● WORK REQUEST: Print each record below exactly as it appears.

══ RECORDS

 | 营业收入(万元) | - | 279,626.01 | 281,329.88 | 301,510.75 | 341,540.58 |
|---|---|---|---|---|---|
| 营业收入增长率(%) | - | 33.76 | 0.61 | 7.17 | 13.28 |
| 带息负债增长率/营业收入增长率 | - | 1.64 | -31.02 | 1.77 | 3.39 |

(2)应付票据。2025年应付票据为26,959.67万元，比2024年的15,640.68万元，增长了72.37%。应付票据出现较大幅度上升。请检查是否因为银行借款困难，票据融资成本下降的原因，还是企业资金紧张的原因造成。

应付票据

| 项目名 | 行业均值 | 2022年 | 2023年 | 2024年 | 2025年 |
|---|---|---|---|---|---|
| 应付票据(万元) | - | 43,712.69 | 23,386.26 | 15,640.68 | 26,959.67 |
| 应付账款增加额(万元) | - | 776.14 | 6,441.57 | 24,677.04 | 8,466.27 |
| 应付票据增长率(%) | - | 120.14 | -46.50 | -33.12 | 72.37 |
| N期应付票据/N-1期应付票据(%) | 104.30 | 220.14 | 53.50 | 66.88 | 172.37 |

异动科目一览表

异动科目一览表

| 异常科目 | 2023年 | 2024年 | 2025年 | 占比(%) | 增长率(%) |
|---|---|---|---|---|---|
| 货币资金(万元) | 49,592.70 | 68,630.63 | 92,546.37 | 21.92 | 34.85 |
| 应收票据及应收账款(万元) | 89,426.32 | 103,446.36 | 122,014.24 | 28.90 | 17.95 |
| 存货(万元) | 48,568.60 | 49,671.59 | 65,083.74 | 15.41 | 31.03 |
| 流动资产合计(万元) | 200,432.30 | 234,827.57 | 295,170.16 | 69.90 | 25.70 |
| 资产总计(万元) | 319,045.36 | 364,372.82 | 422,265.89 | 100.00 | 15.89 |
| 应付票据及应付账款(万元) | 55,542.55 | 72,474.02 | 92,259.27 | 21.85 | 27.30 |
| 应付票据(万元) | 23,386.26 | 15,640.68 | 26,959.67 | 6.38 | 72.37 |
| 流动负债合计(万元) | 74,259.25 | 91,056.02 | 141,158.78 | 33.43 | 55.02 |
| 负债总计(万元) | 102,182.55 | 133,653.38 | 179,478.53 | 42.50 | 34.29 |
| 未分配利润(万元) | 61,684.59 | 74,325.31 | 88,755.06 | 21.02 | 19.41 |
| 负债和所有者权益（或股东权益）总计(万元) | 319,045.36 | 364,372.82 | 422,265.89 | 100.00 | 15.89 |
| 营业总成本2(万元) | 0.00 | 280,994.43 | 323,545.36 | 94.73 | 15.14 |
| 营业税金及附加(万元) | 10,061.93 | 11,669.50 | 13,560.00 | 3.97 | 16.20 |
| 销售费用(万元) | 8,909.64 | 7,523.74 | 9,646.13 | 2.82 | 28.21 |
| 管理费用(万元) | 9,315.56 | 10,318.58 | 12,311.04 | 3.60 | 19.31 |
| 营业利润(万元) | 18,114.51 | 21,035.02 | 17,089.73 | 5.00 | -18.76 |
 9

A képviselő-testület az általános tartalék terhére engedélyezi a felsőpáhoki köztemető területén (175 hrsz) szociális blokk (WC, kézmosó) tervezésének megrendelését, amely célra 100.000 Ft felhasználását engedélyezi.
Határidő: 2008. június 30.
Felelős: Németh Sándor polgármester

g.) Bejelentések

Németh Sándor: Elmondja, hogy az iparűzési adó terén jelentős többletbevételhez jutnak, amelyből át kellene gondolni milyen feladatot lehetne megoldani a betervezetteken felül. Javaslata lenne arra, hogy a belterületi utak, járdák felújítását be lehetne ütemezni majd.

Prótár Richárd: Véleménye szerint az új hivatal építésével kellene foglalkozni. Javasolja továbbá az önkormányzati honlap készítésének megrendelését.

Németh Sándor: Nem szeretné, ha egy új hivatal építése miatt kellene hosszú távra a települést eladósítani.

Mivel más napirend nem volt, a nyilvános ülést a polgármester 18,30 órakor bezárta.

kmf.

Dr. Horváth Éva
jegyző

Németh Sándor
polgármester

════

● SOLUTION TO THE PROBLEM:
 | 营业收入(万元) | - | 279,626.01 | 281,329.88 | 301,510.75 | 341,540.58 |
|---|---|---|---|---|---|
| 营业收入增长率(%) | - | 33.76 | 0.61 | 7.17 | 13.28 |
| 带息负债增长率/营业收入增长率 | - | 1.64 | -31.02 | 1.77 | 3.39 |

(2)应付票据。2025年应付票据为26,959.67万元，比2024年的15,640.68万元，增长了72.37%。应付票据出现较大幅度上升。请检查是否因为银行借款困难，票据融资成本下降的原因，还是企业资金紧张的原因造成。

应付票据

| 项目名 | 行业均值 | 2022年 | 2023年 | 2024年 | 2025年 |
|---|---|---|---|---|---|
| 应付票据(万元) | - | 43,712.69 | 23,386.26 | 15,640.68 | 26,959.67 |
| 应付账款增加额(万元) | - | 776.14 | 6,441.57 | 24,677.04 | 8,466.27 |
| 应付票据增长率(%) | - | 120.14 | -46.50 | -33.12 | 72.37 |
| N期应付票据/N-1期应付票据(%) | 104.30 | 220.14 | 53.50 | 66.88 | 172.37 |

异动科目一览表

异动科目一览表

| 异常科目 | 2023年 | 2024年 | 2025年 | 占比(%) | 增长率(%) |
|---|---|---|---|---|---|
| 货币资金(万元) | 49,592.70 | 68,630.63 | 92,546.37 | 21.92 | 34.85 |
| 应收票据及应收账款(万元) | 89,426.32 | 103,446.36 | 122,014.24 | 28.90 | 17.95 |
| 存货(万元) | 48,568.60 | 49,671.59 | 65,083.74 | 15.41 | 31.03 |
| 流动资产合计(万元) | 200,432.30 | 234,827.57 | 295,170.16 | 69.90 | 25.70 |
| 资产总计(万元) | 319,045.36 | 364,372.82 | 422,265.89 | 100.00 | 15.89 |
| 应付票据及应付账款(万元) | 55,542.55 | 72,474.02 | 92,259.27 | 21.85 | 27.30 |
| 应付票据(万元) | 23,386.26 | 15,640.68 | 26,959.67 | 6.38 | 72.37 |
| 流动负债合计(万元) | 74,259.25 | 91,056.02 | 141,158.78 | 33.43 | 55.02 |
| 负债总计(万元) | 102,182.55 | 133,653.38 | 179,478.53 | 42.50 | 34.29 |
| 未分配利润(万元) | 61,684.59 | 74,325.31 | 88,755.06 | 21.02 | 19.41 |
| 负债和所有者权益（或股东权益）总计(万元) | 319,045.36 | 364,372.82 | 422,265.89 | 100.00 | 15.89 |
| 营业总成本2(万元) | 0.00 | 280,994.43 | 323,545.36 | 94.73 | 15.14 |
| 营业税金及附加(万元) | 10,061.93 | 11,669.50 | 13,560.00 | 3.97 | 16.20 |
| 销售费用(万元) | 8,909.64 | 7,523.74 | 9,646.13 | 2.82 | 28.21 |
| 管理费用(万元) | 9,315.56 | 10,318.58 | 12,311.04 | 3.60 | 19.31 |
| 营业利润(万元) | 18,114.51 | 21,035.02 | 17,089.73 | 5.00 | -18.76 |
 9

A képviselő-testület az általános tartalék terhére engedélyezi a felsőpáhoki köztemető területén (175 hrsz) szociális blokk (WC, kézmosó) tervezésének megrendelését, amely célra 100.000 Ft felhasználását engedélyezi.
Határidő: 2008. június 30.
Felelős: Németh Sándor polgármester

g.) Bejelentések

Németh Sándor: Elmondja, hogy az iparűzési adó terén jelentős többletbevételhez jutnak, amelyből át kellene gondolni milyen feladatot lehetne megoldani a betervezetteken felül. Javaslata lenne arra, hogy a belterületi utak, járdák felújítását be lehetne ütemezni majd.

Prótár Richárd: Véleménye szerint az új hivatal építésével kellene foglalkozni. Javasolja továbbá az önkormányzati honlap készítésének megrendelését.

Németh Sándor: Nem szeretné, ha egy új hivatal építése miatt kellene hosszú távra a települést eladósítani.

Mivel más napirend nem volt, a nyilvános ülést a polgármester 18,30 órakor bezárta.

kmf.

Dr. Horváth Éva
jegyző

Németh Sándor
polgármester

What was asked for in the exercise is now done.